(Questions on scene geometry)
::::::::

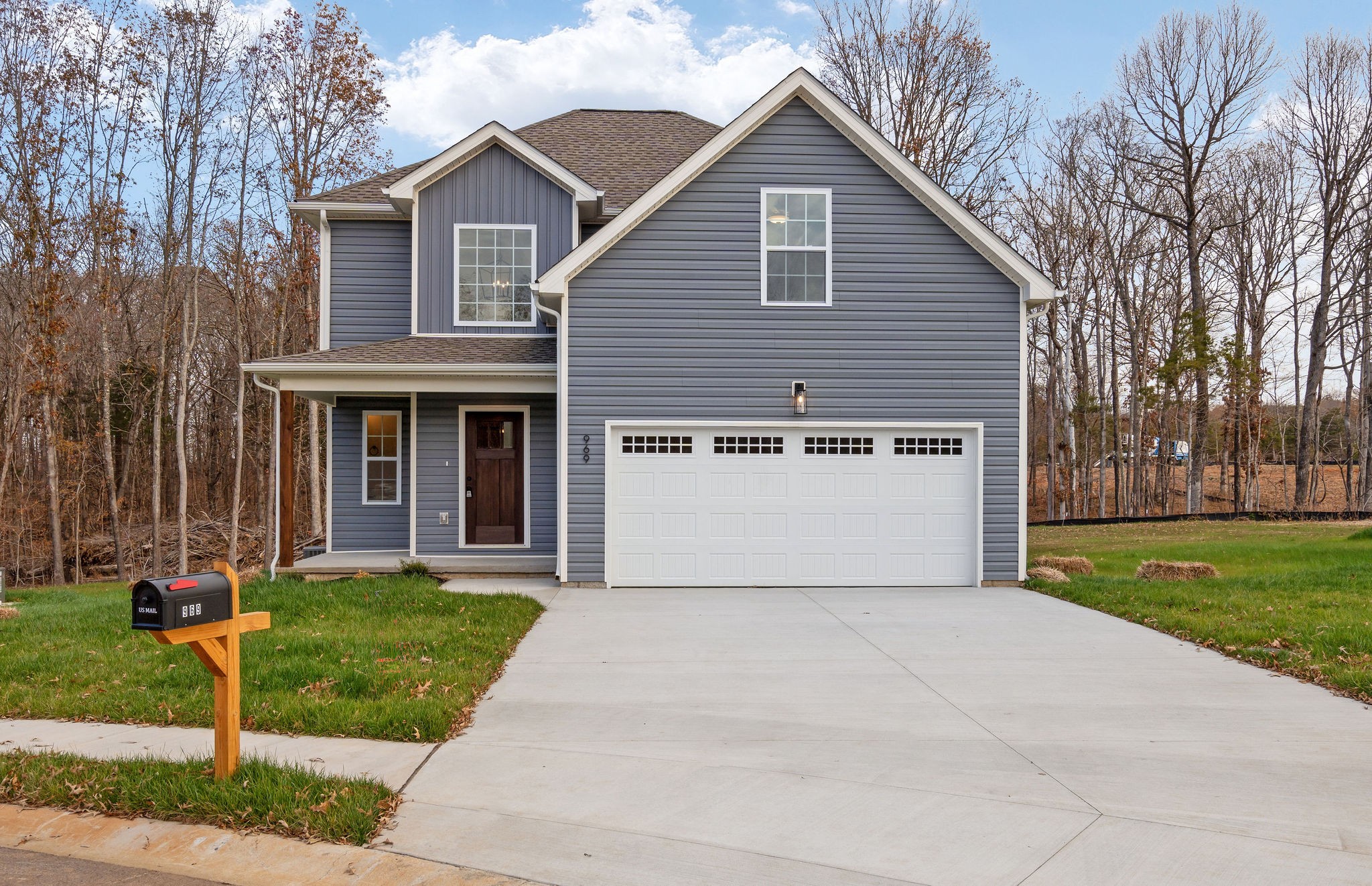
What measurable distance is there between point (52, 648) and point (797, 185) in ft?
31.9

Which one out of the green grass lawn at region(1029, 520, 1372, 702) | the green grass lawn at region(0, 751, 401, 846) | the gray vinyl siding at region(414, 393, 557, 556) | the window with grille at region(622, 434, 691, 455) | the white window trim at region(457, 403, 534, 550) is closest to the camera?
the green grass lawn at region(0, 751, 401, 846)

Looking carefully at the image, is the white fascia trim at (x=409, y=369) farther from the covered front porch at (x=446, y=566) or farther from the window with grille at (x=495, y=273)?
the covered front porch at (x=446, y=566)

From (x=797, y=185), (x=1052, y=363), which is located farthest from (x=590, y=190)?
(x=1052, y=363)

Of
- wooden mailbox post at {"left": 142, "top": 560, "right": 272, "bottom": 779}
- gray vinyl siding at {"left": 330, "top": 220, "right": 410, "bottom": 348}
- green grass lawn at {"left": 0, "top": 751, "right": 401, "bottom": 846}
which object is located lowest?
green grass lawn at {"left": 0, "top": 751, "right": 401, "bottom": 846}

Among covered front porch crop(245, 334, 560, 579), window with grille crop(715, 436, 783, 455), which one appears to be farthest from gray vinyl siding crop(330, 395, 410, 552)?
window with grille crop(715, 436, 783, 455)

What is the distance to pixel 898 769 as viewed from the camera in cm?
487

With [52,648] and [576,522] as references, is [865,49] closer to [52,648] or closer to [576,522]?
[576,522]

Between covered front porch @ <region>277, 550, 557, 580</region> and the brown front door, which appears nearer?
covered front porch @ <region>277, 550, 557, 580</region>

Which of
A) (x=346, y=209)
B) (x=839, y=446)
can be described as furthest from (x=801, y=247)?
(x=346, y=209)

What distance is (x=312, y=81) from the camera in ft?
75.8

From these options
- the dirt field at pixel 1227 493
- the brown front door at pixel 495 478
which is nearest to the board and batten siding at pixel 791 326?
the brown front door at pixel 495 478

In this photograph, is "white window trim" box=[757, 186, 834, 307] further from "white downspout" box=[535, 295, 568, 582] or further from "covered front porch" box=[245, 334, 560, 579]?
"covered front porch" box=[245, 334, 560, 579]

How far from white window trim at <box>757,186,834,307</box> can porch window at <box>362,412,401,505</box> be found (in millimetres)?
6317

::::::::

**WHAT THE EXERCISE ASKS**
Rewrite every line of the data above as a numbered list. Skip the blank lines and leave the pictures out.

**PROBLEM SOLUTION**
1. What measurable distance is there between point (52, 648) and point (797, 185) in ft?
2. 31.9
3. Which one out of the green grass lawn at region(1029, 520, 1372, 702) | the green grass lawn at region(0, 751, 401, 846) | the gray vinyl siding at region(414, 393, 557, 556) | the window with grille at region(622, 434, 691, 455) | the white window trim at region(457, 403, 534, 550) is closest to the camera?
4. the green grass lawn at region(0, 751, 401, 846)
5. Looking carefully at the image, is the white fascia trim at (x=409, y=369) farther from the covered front porch at (x=446, y=566) or farther from the window with grille at (x=495, y=273)?
6. the covered front porch at (x=446, y=566)
7. From (x=797, y=185), (x=1052, y=363), which is located farthest from (x=590, y=190)?
8. (x=1052, y=363)
9. Of
10. - wooden mailbox post at {"left": 142, "top": 560, "right": 272, "bottom": 779}
11. - gray vinyl siding at {"left": 330, "top": 220, "right": 410, "bottom": 348}
12. - green grass lawn at {"left": 0, "top": 751, "right": 401, "bottom": 846}
13. which object is located lowest?
14. green grass lawn at {"left": 0, "top": 751, "right": 401, "bottom": 846}
15. Among covered front porch crop(245, 334, 560, 579), window with grille crop(715, 436, 783, 455), which one appears to be farthest from gray vinyl siding crop(330, 395, 410, 552)?
16. window with grille crop(715, 436, 783, 455)
17. What is the distance to pixel 898 769 as viewed from the camera in cm?
18. 487
19. With [52,648] and [576,522] as references, is [865,49] closer to [52,648] or closer to [576,522]?
20. [576,522]
21. Between covered front porch @ <region>277, 550, 557, 580</region> and the brown front door, which appears nearer?
22. covered front porch @ <region>277, 550, 557, 580</region>
23. Which of
24. A) (x=346, y=209)
25. B) (x=839, y=446)
26. can be described as furthest from (x=801, y=247)?
27. (x=346, y=209)
28. What distance is (x=312, y=81) from the camera in ft?
29. 75.8
30. From these options
31. - the dirt field at pixel 1227 493
32. - the brown front door at pixel 495 478
33. which is nearest to the board and batten siding at pixel 791 326?
34. the brown front door at pixel 495 478
35. In this photograph, is "white window trim" box=[757, 186, 834, 307] further from "white downspout" box=[535, 295, 568, 582] or further from "covered front porch" box=[245, 334, 560, 579]?
36. "covered front porch" box=[245, 334, 560, 579]
37. How far from white window trim at <box>757,186,834,307</box> can porch window at <box>362,412,401,505</box> be found (in millimetres)?
38. 6317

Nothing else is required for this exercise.